(begin)

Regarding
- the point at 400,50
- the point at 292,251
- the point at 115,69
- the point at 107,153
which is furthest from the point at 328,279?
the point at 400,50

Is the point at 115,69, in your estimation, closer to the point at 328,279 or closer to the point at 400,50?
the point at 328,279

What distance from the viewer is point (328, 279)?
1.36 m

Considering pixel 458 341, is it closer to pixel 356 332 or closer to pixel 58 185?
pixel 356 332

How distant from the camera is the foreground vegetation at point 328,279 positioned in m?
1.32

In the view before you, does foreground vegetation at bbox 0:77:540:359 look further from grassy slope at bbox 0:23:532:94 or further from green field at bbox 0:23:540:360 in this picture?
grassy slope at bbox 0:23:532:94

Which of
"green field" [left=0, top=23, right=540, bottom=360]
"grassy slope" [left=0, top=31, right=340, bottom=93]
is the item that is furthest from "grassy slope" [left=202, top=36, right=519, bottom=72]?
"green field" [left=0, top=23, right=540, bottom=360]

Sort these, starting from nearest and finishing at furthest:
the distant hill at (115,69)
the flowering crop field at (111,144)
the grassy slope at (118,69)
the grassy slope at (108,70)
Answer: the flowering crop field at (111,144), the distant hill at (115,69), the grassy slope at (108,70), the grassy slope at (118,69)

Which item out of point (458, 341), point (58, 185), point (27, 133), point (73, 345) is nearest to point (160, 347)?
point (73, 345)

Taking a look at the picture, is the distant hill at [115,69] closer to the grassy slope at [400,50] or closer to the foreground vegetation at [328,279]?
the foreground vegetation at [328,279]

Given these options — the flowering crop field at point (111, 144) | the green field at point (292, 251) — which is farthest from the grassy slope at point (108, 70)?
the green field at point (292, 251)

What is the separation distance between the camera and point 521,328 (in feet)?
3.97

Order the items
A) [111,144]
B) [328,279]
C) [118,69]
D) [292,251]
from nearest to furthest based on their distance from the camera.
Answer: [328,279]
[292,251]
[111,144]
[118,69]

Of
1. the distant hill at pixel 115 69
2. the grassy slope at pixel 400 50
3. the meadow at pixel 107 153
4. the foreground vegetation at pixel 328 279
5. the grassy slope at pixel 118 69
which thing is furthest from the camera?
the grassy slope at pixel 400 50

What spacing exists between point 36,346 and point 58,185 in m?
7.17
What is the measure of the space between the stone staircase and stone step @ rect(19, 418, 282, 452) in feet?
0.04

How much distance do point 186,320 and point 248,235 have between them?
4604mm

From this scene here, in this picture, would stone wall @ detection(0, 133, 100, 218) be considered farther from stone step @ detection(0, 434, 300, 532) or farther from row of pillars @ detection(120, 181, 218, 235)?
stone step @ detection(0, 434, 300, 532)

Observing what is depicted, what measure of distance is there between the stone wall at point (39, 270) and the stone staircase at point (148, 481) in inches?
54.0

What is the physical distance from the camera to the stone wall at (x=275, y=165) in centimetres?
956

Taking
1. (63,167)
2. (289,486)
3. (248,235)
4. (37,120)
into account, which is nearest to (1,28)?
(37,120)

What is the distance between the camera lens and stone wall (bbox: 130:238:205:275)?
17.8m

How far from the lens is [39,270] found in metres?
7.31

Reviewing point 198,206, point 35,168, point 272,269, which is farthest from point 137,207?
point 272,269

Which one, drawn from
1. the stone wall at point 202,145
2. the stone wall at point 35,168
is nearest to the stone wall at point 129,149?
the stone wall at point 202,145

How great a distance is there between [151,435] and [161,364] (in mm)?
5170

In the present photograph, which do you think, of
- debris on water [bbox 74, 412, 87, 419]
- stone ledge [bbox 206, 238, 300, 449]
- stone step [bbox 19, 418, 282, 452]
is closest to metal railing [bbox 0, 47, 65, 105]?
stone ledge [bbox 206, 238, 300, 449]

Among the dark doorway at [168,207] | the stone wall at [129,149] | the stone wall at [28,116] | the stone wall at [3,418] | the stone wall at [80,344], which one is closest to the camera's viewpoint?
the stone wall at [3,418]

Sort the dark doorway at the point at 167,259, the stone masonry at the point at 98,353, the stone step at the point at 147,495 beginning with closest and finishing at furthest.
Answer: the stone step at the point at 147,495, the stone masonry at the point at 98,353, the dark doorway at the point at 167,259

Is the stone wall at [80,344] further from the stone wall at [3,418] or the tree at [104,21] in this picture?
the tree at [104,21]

(end)

* AIM OF THE TASK *
Repeat the listing in full, keeping every line exactly as it is.

* SOLUTION TO THIS EXERCISE *
Regarding
- the point at 400,50
- the point at 292,251
- the point at 115,69
- the point at 107,153
which is furthest from the point at 328,279?
the point at 400,50

Is the point at 115,69, in your estimation, closer to the point at 328,279 or closer to the point at 400,50?
the point at 328,279

What distance from the viewer is point (328, 279)?
1.36 m

Considering pixel 458 341, is it closer to pixel 356 332 or closer to pixel 58 185?
pixel 356 332

How distant from the camera is the foreground vegetation at point 328,279 positioned in m?
1.32

In the view before you, does foreground vegetation at bbox 0:77:540:359 look further from grassy slope at bbox 0:23:532:94 or further from green field at bbox 0:23:540:360 in this picture?
grassy slope at bbox 0:23:532:94

Which of
"green field" [left=0, top=23, right=540, bottom=360]
"grassy slope" [left=0, top=31, right=340, bottom=93]
is the item that is furthest from "grassy slope" [left=202, top=36, right=519, bottom=72]?
"green field" [left=0, top=23, right=540, bottom=360]

Sort these, starting from nearest and finishing at furthest:
the distant hill at (115,69)
the flowering crop field at (111,144)
the grassy slope at (118,69)
the grassy slope at (108,70)
Answer: the flowering crop field at (111,144), the distant hill at (115,69), the grassy slope at (108,70), the grassy slope at (118,69)

Which item out of point (458, 341), point (58, 185), point (27, 133), point (73, 345) is nearest to point (160, 347)?
point (73, 345)

Taking a look at the picture, is the distant hill at [115,69] closer to the grassy slope at [400,50] or closer to the foreground vegetation at [328,279]?
the foreground vegetation at [328,279]

Given these options — the flowering crop field at point (111, 144) | the green field at point (292, 251) — which is farthest from the grassy slope at point (108, 70)?
the green field at point (292, 251)

What is the separation distance between the camera and point 521,328 (in feet)?
3.97

Order the items
A) [111,144]
B) [328,279]
C) [118,69]
D) [292,251]
from nearest to furthest based on their distance from the camera.
Answer: [328,279]
[292,251]
[111,144]
[118,69]

Of
1. the distant hill at pixel 115 69
2. the grassy slope at pixel 400 50
3. the meadow at pixel 107 153
4. the foreground vegetation at pixel 328 279
5. the grassy slope at pixel 118 69
which thing is furthest from the camera?
the grassy slope at pixel 400 50

What spacing exists between point 36,346 and point 58,185 in m?
7.17
What is the measure of the space between the stone staircase and stone step @ rect(19, 418, 282, 452) in feet?
0.04

How much distance do point 186,320 and point 248,235 have between them?
4604mm

From this scene here, in this picture, would stone wall @ detection(0, 133, 100, 218) be considered farther from stone step @ detection(0, 434, 300, 532) or farther from row of pillars @ detection(120, 181, 218, 235)?
stone step @ detection(0, 434, 300, 532)

Observing what is depicted, what measure of distance is there between the stone wall at point (39, 270) and the stone staircase at point (148, 481) in inches?
54.0

What is the physical distance from the camera to the stone wall at (x=275, y=165) in centimetres?
956

Taking
1. (63,167)
2. (289,486)
3. (248,235)
4. (37,120)
into account, which is nearest to (1,28)?
(37,120)

What is the distance between the camera lens and stone wall (bbox: 130:238:205:275)?
17.8m

How far from the lens is [39,270] found in metres?
7.31

Reviewing point 198,206, point 35,168, point 272,269, which is farthest from point 137,207?
point 272,269

Which one, drawn from
1. the stone wall at point 202,145
2. the stone wall at point 35,168
is nearest to the stone wall at point 129,149?
the stone wall at point 202,145

How great a distance is there between [151,435] and [161,364] (in mm)?
5170

In the present photograph, which do you think, of
- debris on water [bbox 74, 412, 87, 419]
- stone ledge [bbox 206, 238, 300, 449]
- stone step [bbox 19, 418, 282, 452]
is closest to metal railing [bbox 0, 47, 65, 105]?
stone ledge [bbox 206, 238, 300, 449]

Among the dark doorway at [168,207] | the stone wall at [129,149] | the stone wall at [28,116] | the stone wall at [3,418] | the stone wall at [80,344], which one is closest to the camera's viewpoint?
the stone wall at [3,418]

Sort the dark doorway at the point at 167,259, the stone masonry at the point at 98,353, the stone step at the point at 147,495 beginning with closest and finishing at furthest.
Answer: the stone step at the point at 147,495, the stone masonry at the point at 98,353, the dark doorway at the point at 167,259

Is the stone wall at [80,344] further from the stone wall at [3,418] or the tree at [104,21] in this picture?
the tree at [104,21]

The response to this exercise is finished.